## Exercise
Would you repeat the listing below exactly, with no pictures in it?

*** Records provided ***

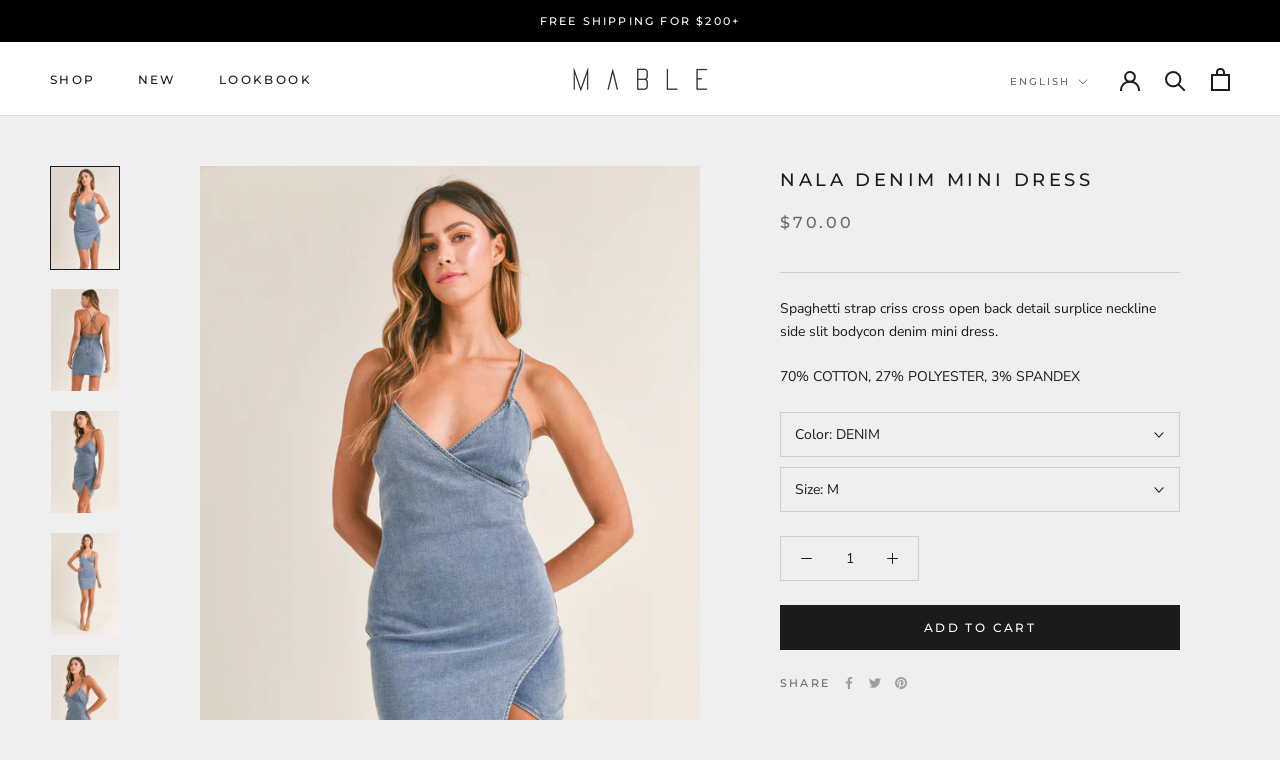

--- FILE ---
content_type: text/javascript
request_url: https://mableclothing.com/cdn/shop/t/16/assets/custom.js?v=183944157590872491501761854660
body_size: -682
content:
//# sourceMappingURL=/cdn/shop/t/16/assets/custom.js.map?v=183944157590872491501761854660
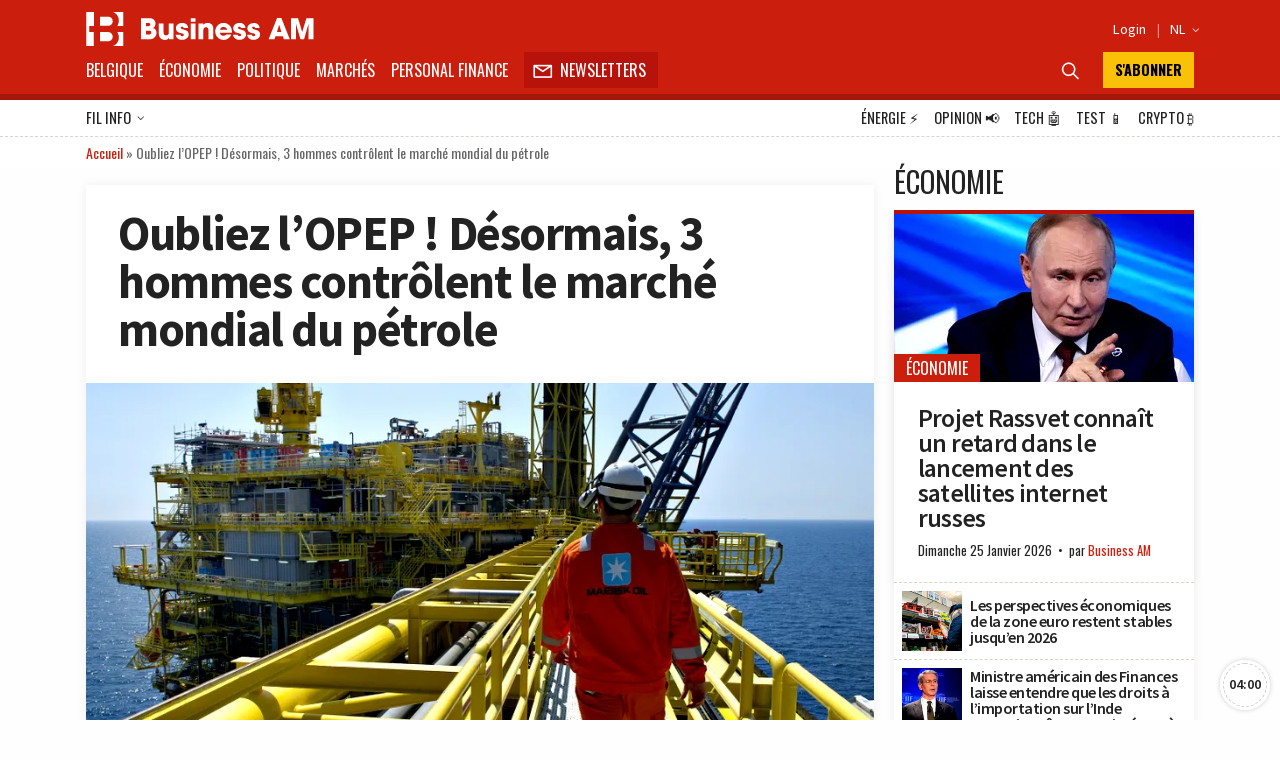

--- FILE ---
content_type: text/html; charset=utf-8
request_url: https://www.google.com/recaptcha/api2/aframe
body_size: 267
content:
<!DOCTYPE HTML><html><head><meta http-equiv="content-type" content="text/html; charset=UTF-8"></head><body><script nonce="4ko5Lu2cWNuZbJAbSSyNmA">/** Anti-fraud and anti-abuse applications only. See google.com/recaptcha */ try{var clients={'sodar':'https://pagead2.googlesyndication.com/pagead/sodar?'};window.addEventListener("message",function(a){try{if(a.source===window.parent){var b=JSON.parse(a.data);var c=clients[b['id']];if(c){var d=document.createElement('img');d.src=c+b['params']+'&rc='+(localStorage.getItem("rc::a")?sessionStorage.getItem("rc::b"):"");window.document.body.appendChild(d);sessionStorage.setItem("rc::e",parseInt(sessionStorage.getItem("rc::e")||0)+1);localStorage.setItem("rc::h",'1769403845435');}}}catch(b){}});window.parent.postMessage("_grecaptcha_ready", "*");}catch(b){}</script></body></html>

--- FILE ---
content_type: application/javascript; charset=utf-8
request_url: https://fundingchoicesmessages.google.com/f/AGSKWxV_EaT6MMDGTfRmcud0Rxs4ljK8yOHXk2OQgYVa6AifR5LSfLfTXn5sD7z-lmRXs4hs_PJggj9Cm8hvGyHDkloXi_8EIM71mDcz1s0WaAfIHkXuNsT-jPK37tiCTKALi0x8SupbtQBuzzx8XJLJt8Msdqws37_1acQw7ZSRnrITX50w0sLql-8wyzN2/_/prerollad./yieldlab./ad/skyscraper._link_ads-/468x60.
body_size: -1289
content:
window['576a47fd-ef1f-4afd-8e66-b14d74611ada'] = true;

*** End of Records provided ***

## Response to the task
--- FILE ---
content_type: text/javascript
request_url: https://mableclothing.com/cdn/shop/t/16/assets/custom.js?v=183944157590872491501761854660
body_size: -682
content:
//# sourceMappingURL=/cdn/shop/t/16/assets/custom.js.map?v=183944157590872491501761854660

--- FILE ---
content_type: text/html; charset=utf-8
request_url: https://www.google.com/recaptcha/api2/aframe
body_size: 267
content:
<!DOCTYPE HTML><html><head><meta http-equiv="content-type" content="text/html; charset=UTF-8"></head><body><script nonce="4ko5Lu2cWNuZbJAbSSyNmA">/** Anti-fraud and anti-abuse applications only. See google.com/recaptcha */ try{var clients={'sodar':'https://pagead2.googlesyndication.com/pagead/sodar?'};window.addEventListener("message",function(a){try{if(a.source===window.parent){var b=JSON.parse(a.data);var c=clients[b['id']];if(c){var d=document.createElement('img');d.src=c+b['params']+'&rc='+(localStorage.getItem("rc::a")?sessionStorage.getItem("rc::b"):"");window.document.body.appendChild(d);sessionStorage.setItem("rc::e",parseInt(sessionStorage.getItem("rc::e")||0)+1);localStorage.setItem("rc::h",'1769403845435');}}}catch(b){}});window.parent.postMessage("_grecaptcha_ready", "*");}catch(b){}</script></body></html>

--- FILE ---
content_type: application/javascript; charset=utf-8
request_url: https://fundingchoicesmessages.google.com/f/AGSKWxV_EaT6MMDGTfRmcud0Rxs4ljK8yOHXk2OQgYVa6AifR5LSfLfTXn5sD7z-lmRXs4hs_PJggj9Cm8hvGyHDkloXi_8EIM71mDcz1s0WaAfIHkXuNsT-jPK37tiCTKALi0x8SupbtQBuzzx8XJLJt8Msdqws37_1acQw7ZSRnrITX50w0sLql-8wyzN2/_/prerollad./yieldlab./ad/skyscraper._link_ads-/468x60.
body_size: -1289
content:
window['576a47fd-ef1f-4afd-8e66-b14d74611ada'] = true;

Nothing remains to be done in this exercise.